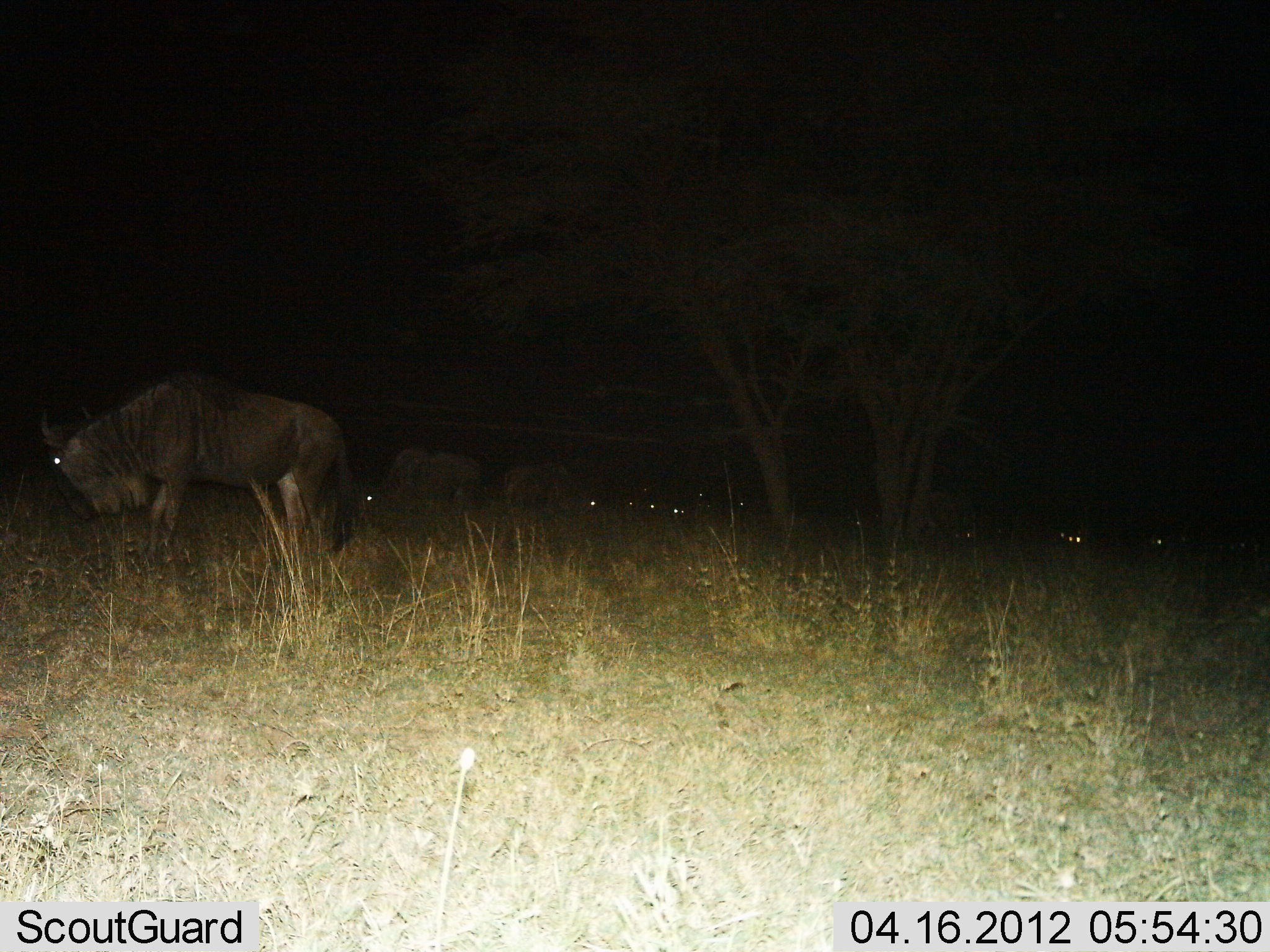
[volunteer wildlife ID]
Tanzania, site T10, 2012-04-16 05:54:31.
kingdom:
■ ■ ■ ■
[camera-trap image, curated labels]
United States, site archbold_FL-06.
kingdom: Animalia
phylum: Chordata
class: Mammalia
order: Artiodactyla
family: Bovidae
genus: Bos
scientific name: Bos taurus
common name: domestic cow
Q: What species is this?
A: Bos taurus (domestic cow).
■ ■ ■ ■
DIRECTIONS FOR THIS TASK:
Identify all lines in the records above with the word "site".

ANSWER SPACE:
Tanzania, site T10, 2012-04-16 05:54:31.
United States, site archbold_FL-06.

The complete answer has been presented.